Je suis ce qui renaît quand un monde est détruit,
Ô nations ! je suis la poésie ardente.
(Victor Hugo, Les Châtiments)
 

    On ne peut traiter la poésie de la même façon que l’on doit aborder les autres genres littéraires. En effet, elle constitue un monde à part, car elle s’autosuffit. C’est-à-dire que contrairement à la prose qui sert à véhiculer de l’information, à écrire des romans, des tragédies, et caetera, la poésie n’a d’autre but qu’elle-même. À ce propos, j’aimerais citer Baudelaire :

    La poésie, pour peu qu’on veuille descendre en soi-même, interroger son âme, rappeler ses souvenirs d’enthousiasme, n’a pas d’autre but qu’elle-même, elle ne peut pas en avoir d’autre, et aucun poème, que celui qui aura été écrit uniquement pour le plaisir d’écrire un poème (...). La poésie ne peut pas, sous peine de mort ou de défaillance, s’assimiler à la science ou à la morale ; elle n’a pas la Vérité pour objet, elle n’a qu’elle-même.

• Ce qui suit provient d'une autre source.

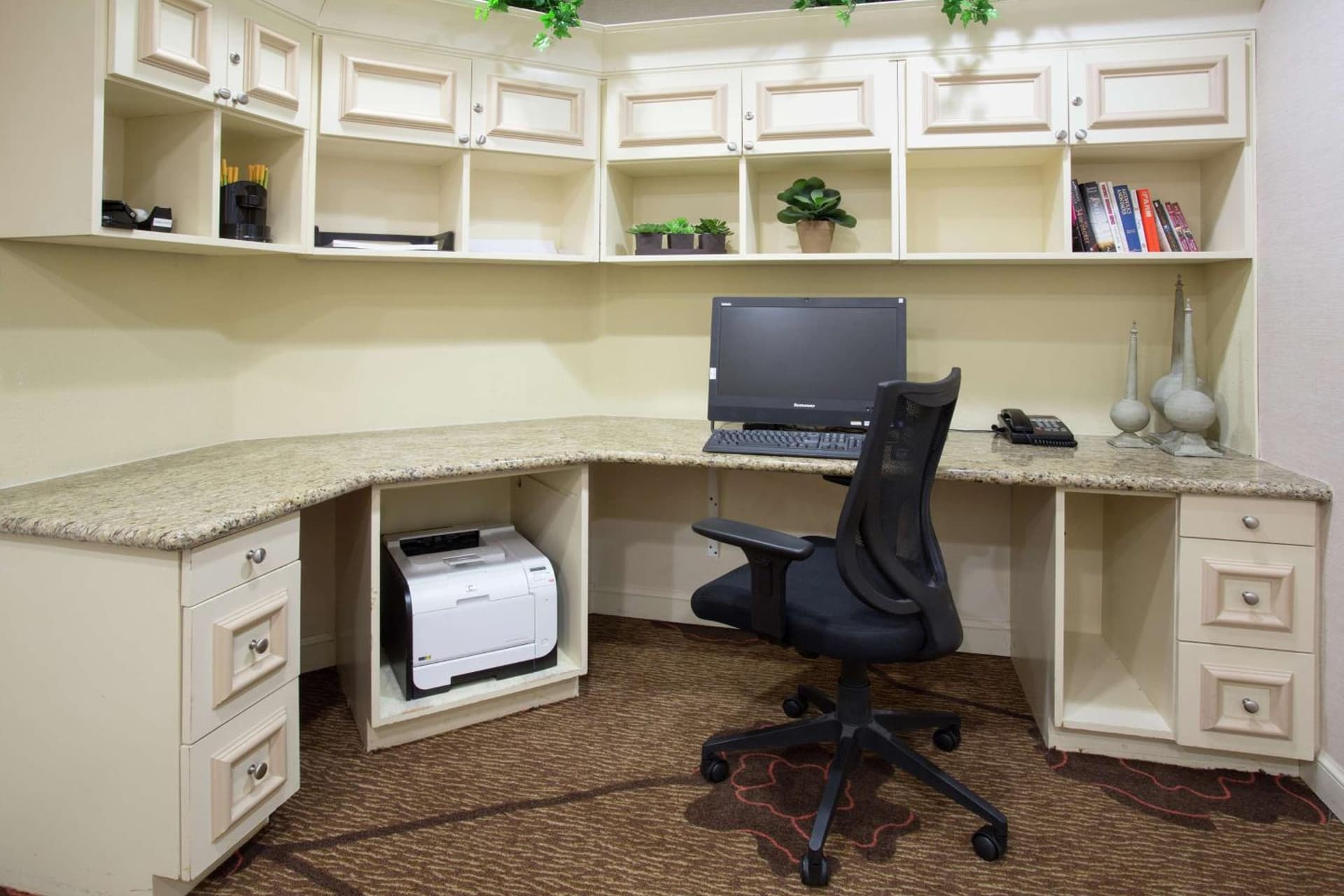 Hilton Garden Inn Phoenix/Avondale gallery photo in Avondale, AZ — image 13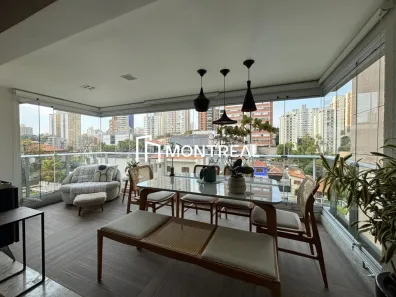 Apartamento com 2 Quartos à venda, 89m² no Sumaré, São Paulo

    D’abord, la poésie est « l’art de combiner les sonorités, les rythmes, les mots d’une langue pour évoquer des images, suggérer des sensations, des émotions » ( Le Petit Larousse illustré, 1992). La langue devient son matériau, les termes y sont scrupuleusement choisis, et chaque détail a été pensé. En fait, elle constitue une œuvre d’art, et on pourrait aisément la comparer au David de Michel-Ange, en guise d’exemple. Ainsi, si je changeais les mots d’un sonnet comme si je m’attaquais au marbre d’une sculpture, je briserais l’œuvre. Voilà pourquoi, le matériau s’y lie indissociablement. Par conséquent, elle ne se traduit pas, parce qu’on ne parviendra jamais à recréer le même rythme, les mêmes sonorités, les mêmes rimes. En outre, cela explique peut-être pourquoi on considère un poète comme un « écrivain » et un prosateur, un « écrivant ». Effectivement, si nous poursuivons dans le même ordre d’idées, le poète, de son utilisation de la langue, est davantage perçu comme un artiste qu’un prosateur, puisque pour ce dernier, elle ne représente qu’un moyen de faire passer son message.

    Ensuite, la poésie possède deux fonctions. La première est de nommer ce qui n’existe pas (le comment). La deuxième décrit ce qui est indéfinissable par la prose. Supposons que je vous entretiens pendant des heures de la tristesse, mais que vous ne l’ayez jamais ressentie. Cela vous donnera certes une idée, cependant, vous ne saurez réellement ce que c’est que le jour où vous aurez du chagrin, ou encore lorsque vous lirez un poème qui traite de la peine de son auteur. Il aura sélectionné ses mots avec soin et dépeindra des images qui auront un effet tel que vous vous imaginerez à sa place. Alors là seulement, vous éprouverez des sentiments.

    Puis, parallèlement à ses fonctions, la poésie comprend aussi deux dimensions. L’une, la dimension extérieure, nomme l’univers (poésie narrative et énumérative) et se rattache à la première fonction énumérée plus haut. L’autre, l’aspect intérieur, exprime des sentiments, des sensations et des émotions, et vous devinez qu’elle concerne le second rôle poétique.

    Finalement, on distingue trois catégories de poètes. D’une part, on retrouve les « décorateurs ». Il remettent le monde au goût du jour en rajeunissant leur manière de le nommer. En second lieu, on observe les « frontaliers », ceux qui renseignent sur l’existence de l’indicible. Enfin, on remarque les « exploréens » qui franchissent le mur de l’indicible.